Erdoğan versucht die große Lira-Rettung

12. Jänner 2017, 18:54
610 Postings

Mit viel Rhetorik bremste der türkische Staatschef Tayyip Erdoğan vorerst den Verfall der Lira

Ankara/Athen – Zum zweiten Mal in zwei Monaten versucht der türkische Staatspräsident mit viel Rhetorik den Sturz der Lira zu stoppen. Vergangenen Dezember gelang das Tayyip Erdoğan – für ein paar Tage. Am Donnerstag stellte sich der autoritär regierende Präsident wieder auf eine Rednerbühne. Dieses Mal rief er seine Landsleute nicht auf, ihre Dollars unter den Matratzen hervorzuholen und in Lira umzutauschen. Erdoğan attackierte stattdessen die angebliche internationale "Zinslobby".

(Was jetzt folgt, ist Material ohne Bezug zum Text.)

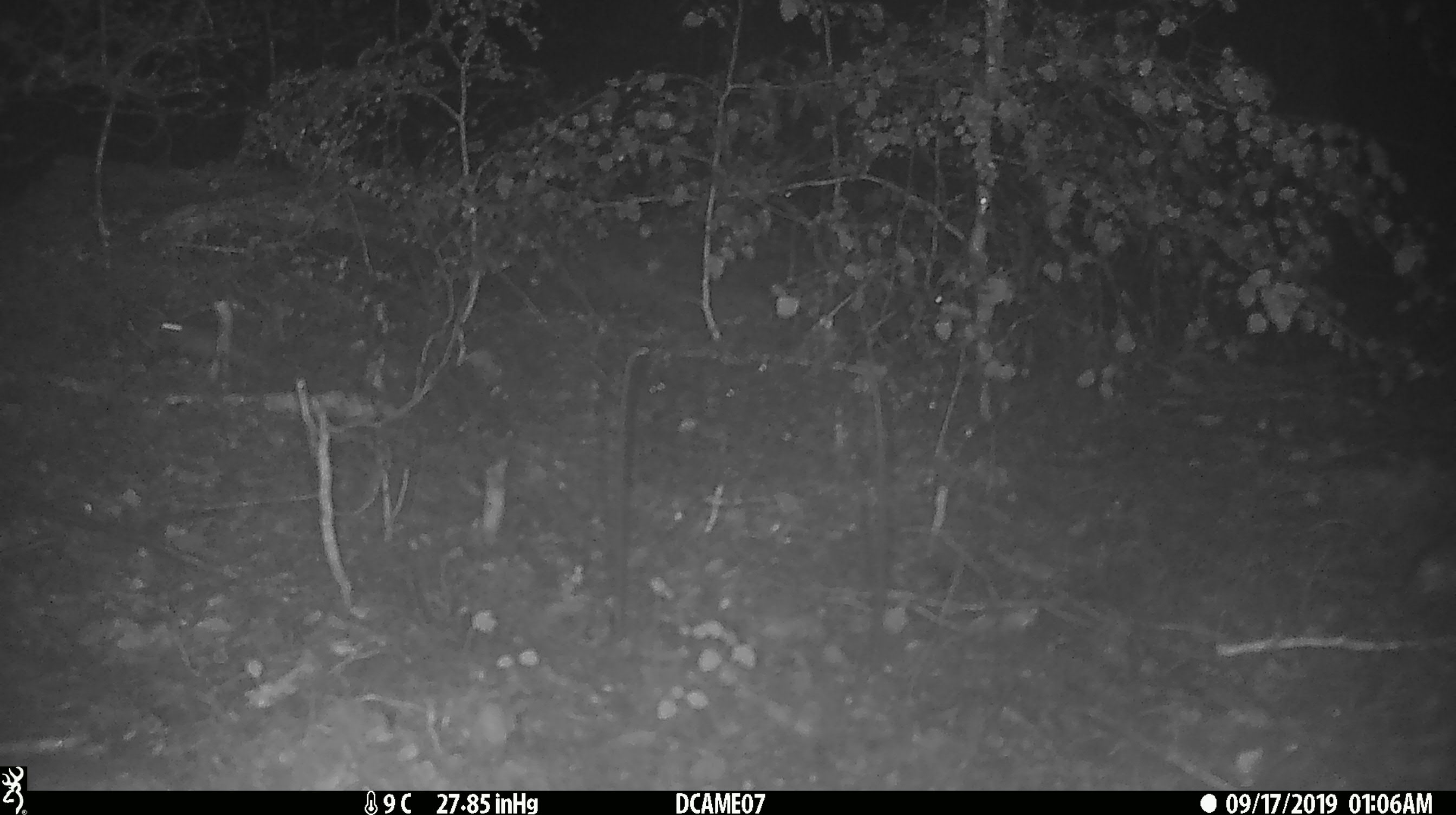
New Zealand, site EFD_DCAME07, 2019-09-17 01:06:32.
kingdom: Animalia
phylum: Chordata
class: Mammalia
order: Rodentia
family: Muridae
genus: Mus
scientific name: Mus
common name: mouse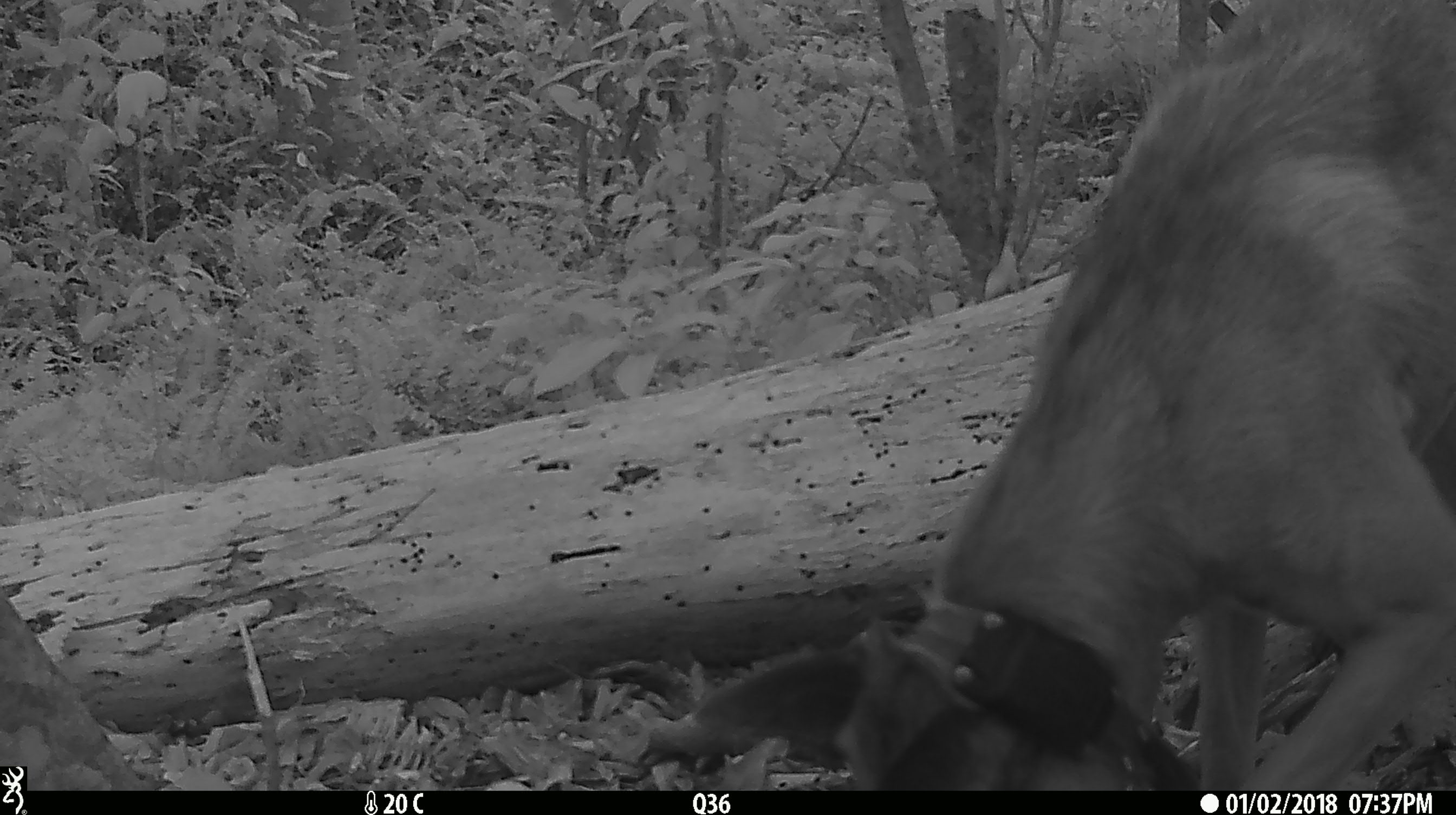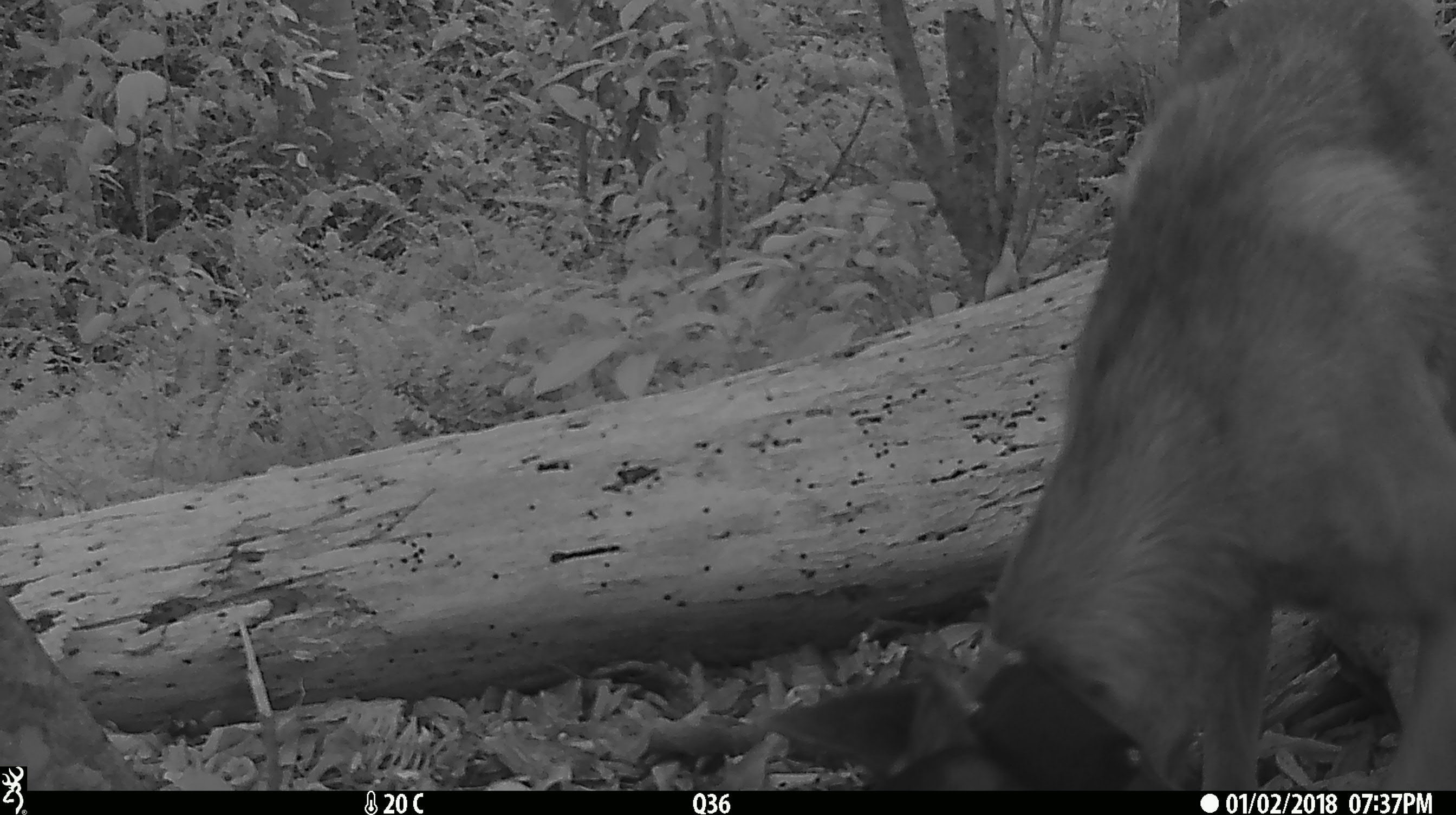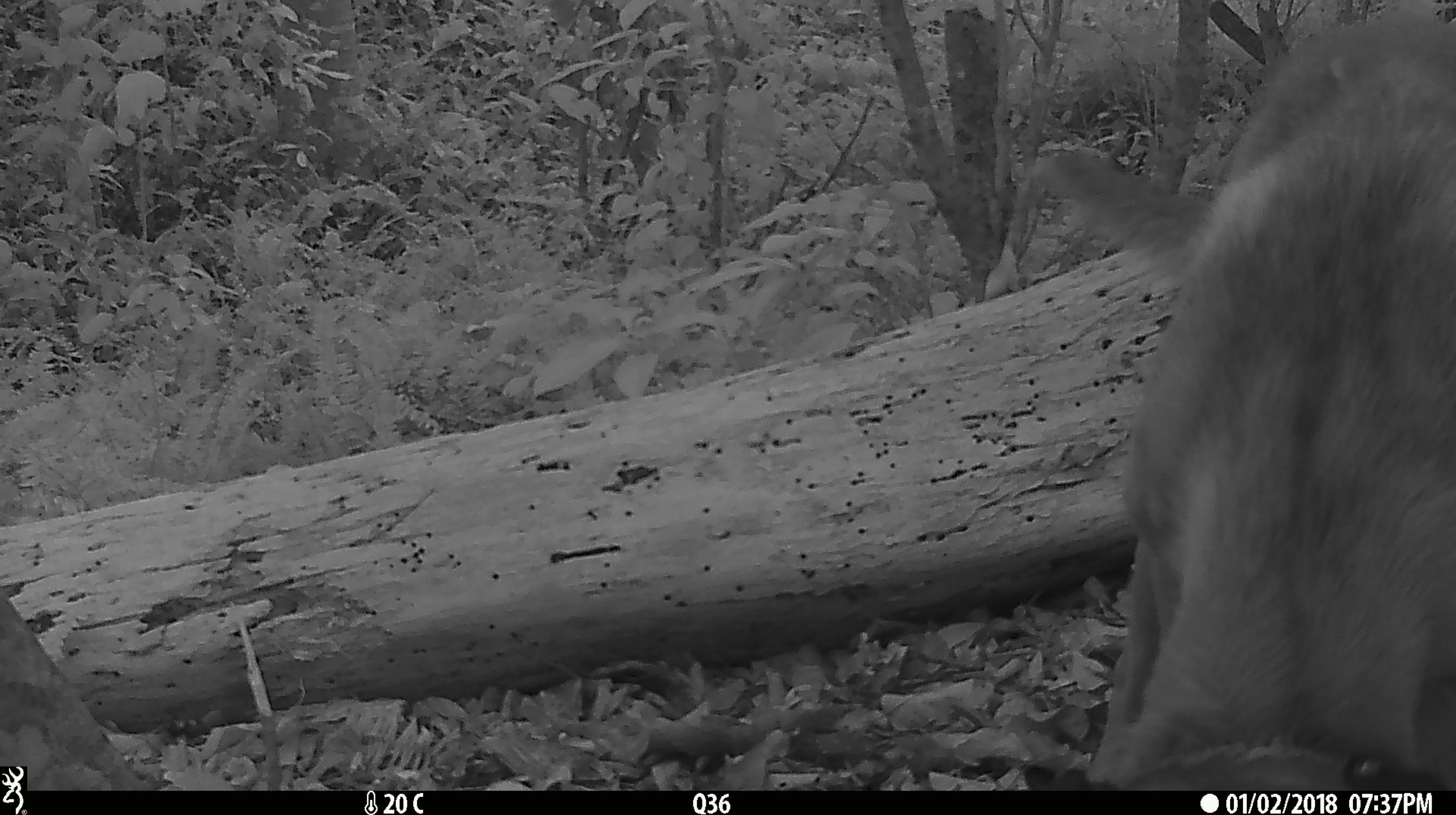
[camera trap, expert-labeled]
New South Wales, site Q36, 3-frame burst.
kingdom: Animalia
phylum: Chordata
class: Mammalia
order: Carnivora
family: Canidae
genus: Canis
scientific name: Canis familiaris dingo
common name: dingo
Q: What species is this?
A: Dingo (Canis familiaris dingo).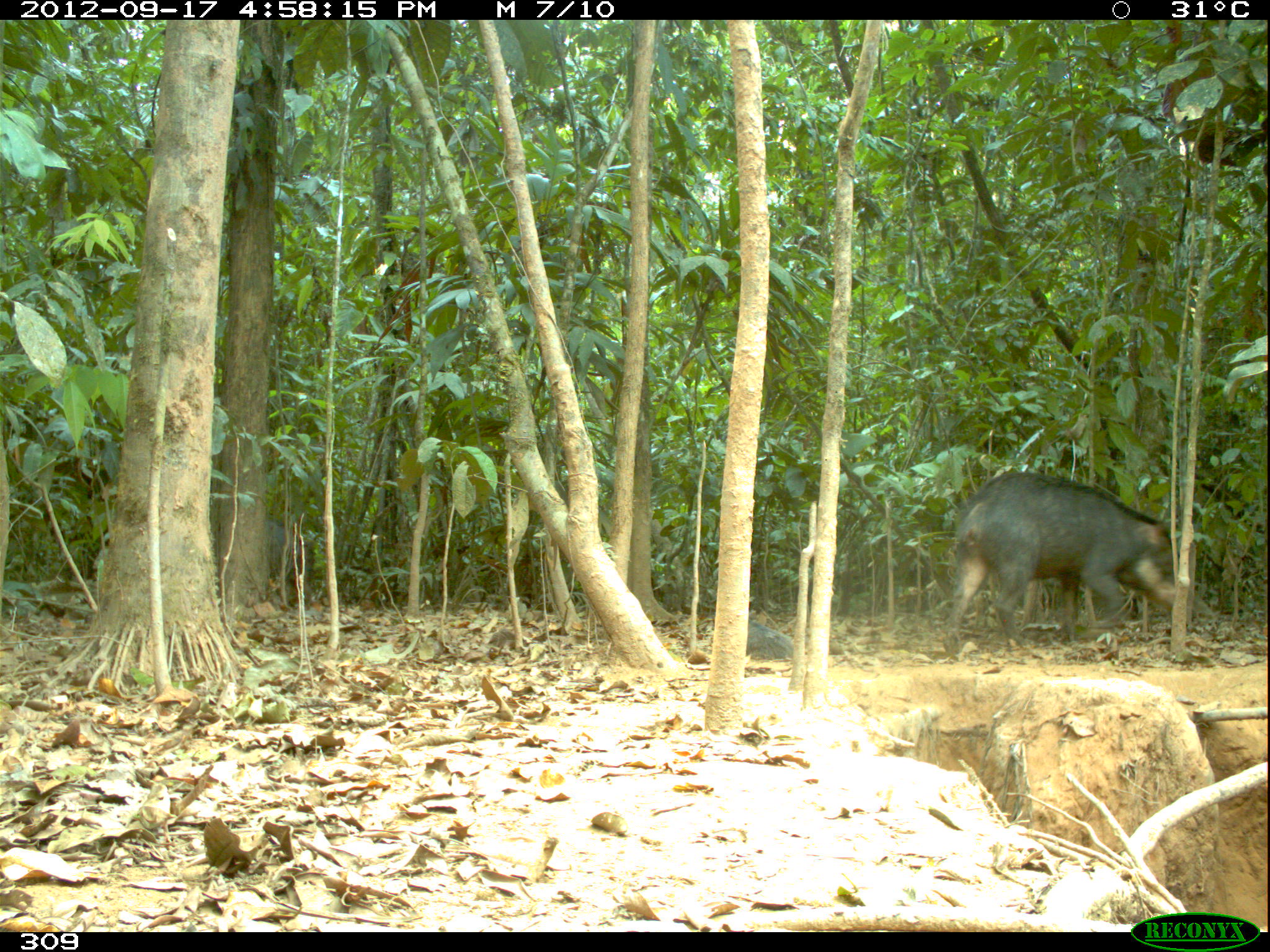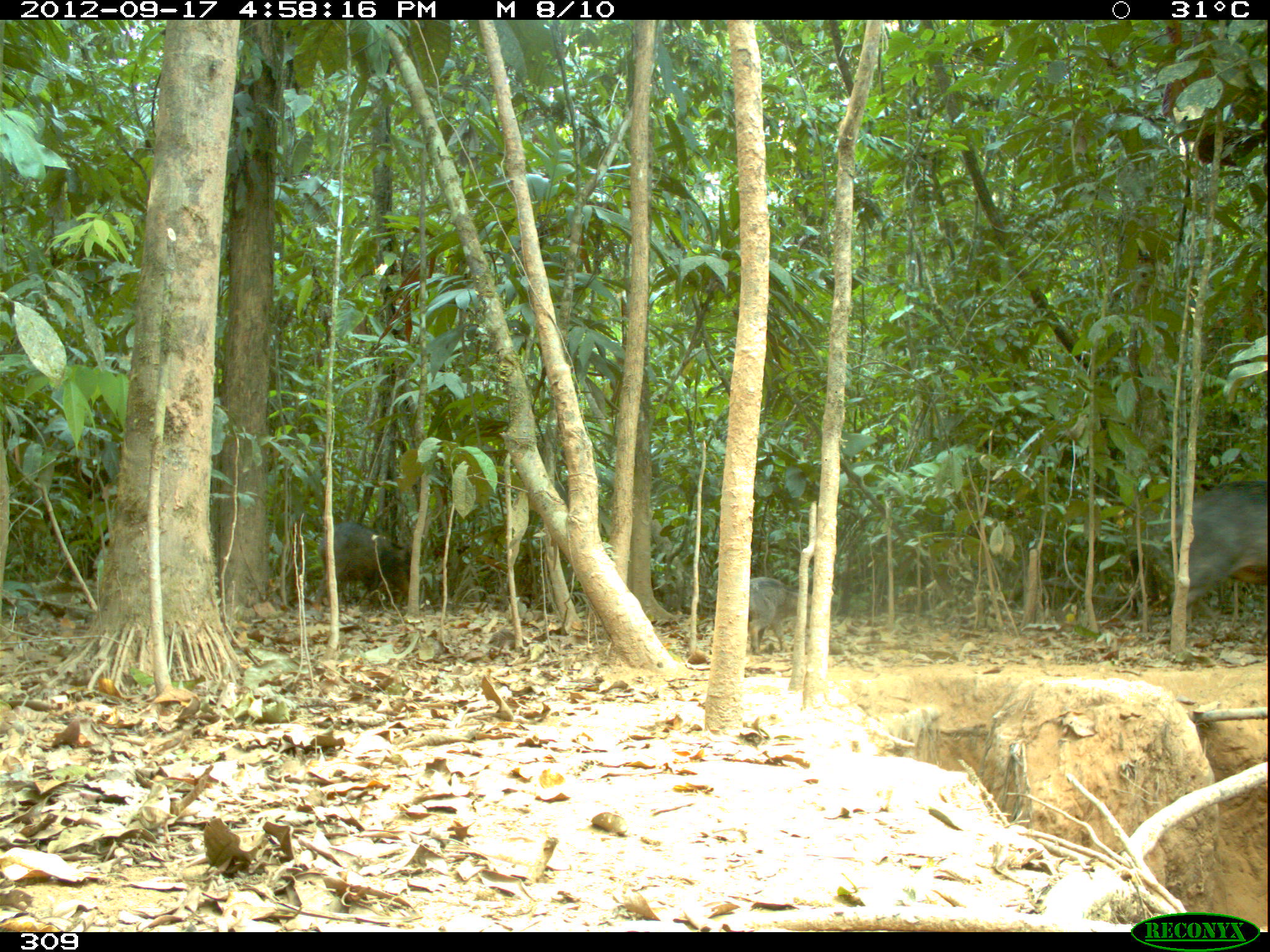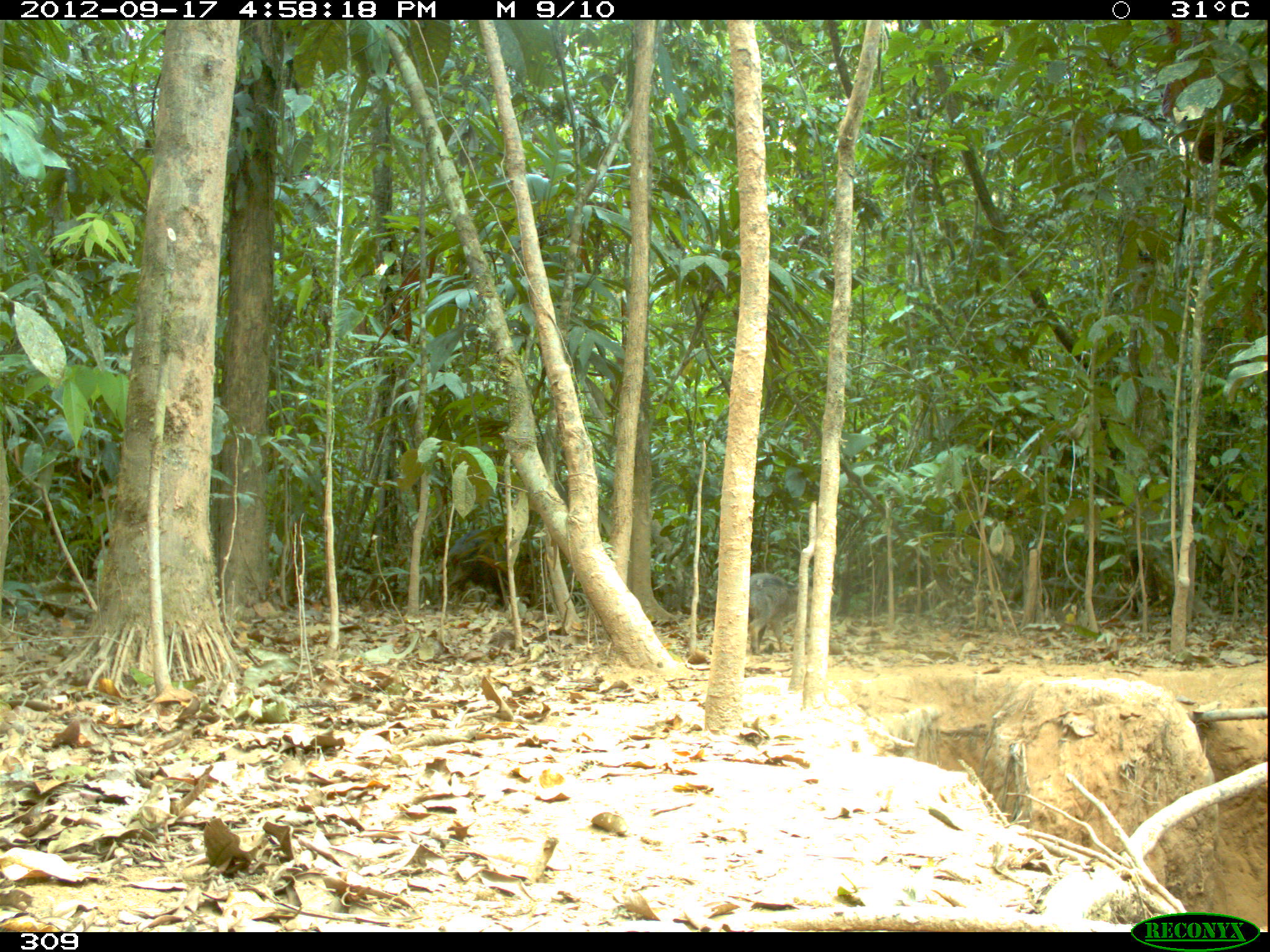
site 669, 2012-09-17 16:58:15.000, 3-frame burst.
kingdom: Animalia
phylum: Chordata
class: Mammalia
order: Artiodactyla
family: Tayassuidae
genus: Tayassu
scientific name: Tayassu pecari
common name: white-lipped peccary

"Es gibt keinen Unterschied zwischen einem Terroristen mit einer Waffe und einer Bombe und einem Terroristen, der den Dollar, den Euro und die Zinsraten für seinen Zweck einsetzt", erklärte der türkische Staatschef seinem Publikum in Ankara. "Sie benutzen den Währungskurs als Waffe", sagte Erdoğan über die dunklen Widersacher seines Landes. Der Zweck sei, die Türkei "in die Knie zu zwingen". Der Präsident hatte augenscheinlich Erfolg mit seiner Tirade: Die Lira gewann wieder leicht und ging auf 3,78 für einen US-Dollar zurück, nachdem sie am Vortag den historischen Tiefstwert von 3,94 erreicht hatte. Im vergangenen Jahr noch galt die Marke von drei Lira als psychologische Mauer, die unüberwindbar schien. Mittlerweile kletterte die türkische Währung aber auch auf vier Lira für einen Euro.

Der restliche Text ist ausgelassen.